Hoping that the graph will remain simple is not too awful. With the sparsity assumption, we expect that there will not be too many parallel edge or loops. (In many cases, such as if the starting degree sequence is $d$-regular for constant $d$, there is also a constant probability that the graph will be simple, as the number of vertices goes to infinity.) Also, we do not expect that the multigraph's behavior will be very different from simple graphs.

In this case, the limiting distribution will exist and be uniform over all graphs with the given degree sequence, and we can sample from it as follows:

  • For each node $i$ with degree $d_i$, take $d_i$ stubs (half-edges) out of that node.
  • Randomly pair up all the $2m$ stubs in the graph, where $m$ is the number of edges.

Now, let's compute $\langle A_{ij} \rangle$ and $\langle A_{ij} A_{ik} \rangle$ (for the multigraph, interpreting $A_{ij}$ as the number of edges between $i$ and $j$).

  1. There are $d_i d_j$ pairs of stubs on nodes $i$ and $j$. For each, the probability is $\frac1{2m-1}$ that they are paired together, so by linearity of expectation, $\langle A_{ij}\rangle = \frac{d_i d_j}{2m-1}$.
  2. There are $d_i (d_i-1) d_j d_k$ ways to choose two (ordered) stubs on node $i$, one stub on node $j$, and one stub on node $k$. For each choice, the probability is $\frac1{(2m-1)(2m-3)}$ that the first stub on $i$ is paired with the stub on $j$, and the second stub on $i$ is paired with the stub on $k$. By linearity of expectation, $\langle A_{ij} A_{ik}\rangle = \frac{d_i(d_i-1)d_jd_k}{(2m-1)(2m-3)}$.

$A_{ij}$ and $A_{ij}A_{ik}$ are not quite independent from the event that the graph is simple: every time we connect a stub on a node $i$ to a stub on a different node $j$, that's an edge which is not a loop.
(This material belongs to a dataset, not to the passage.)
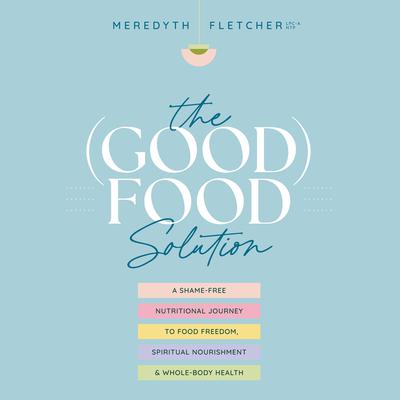 The (Good) Food Solution by Meredyth Fletcher audiobook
But (again, assuming that all degrees are small), it should be close to independent, and so the expected values should not change much if we condition on the graph being simple.

(To see that the assumption that all degrees are small is necessary, consider a degree sequence $n-1, 1, 1, \dots, 1$; then there is actually only one realization which is a simple graph, and $\langle A_{1j}\rangle = 1$ for all $j \ne 1$ even though $\langle A_{1j} \rangle = \frac{n-1}{2n-1} \approx \frac12$ by the formula above.)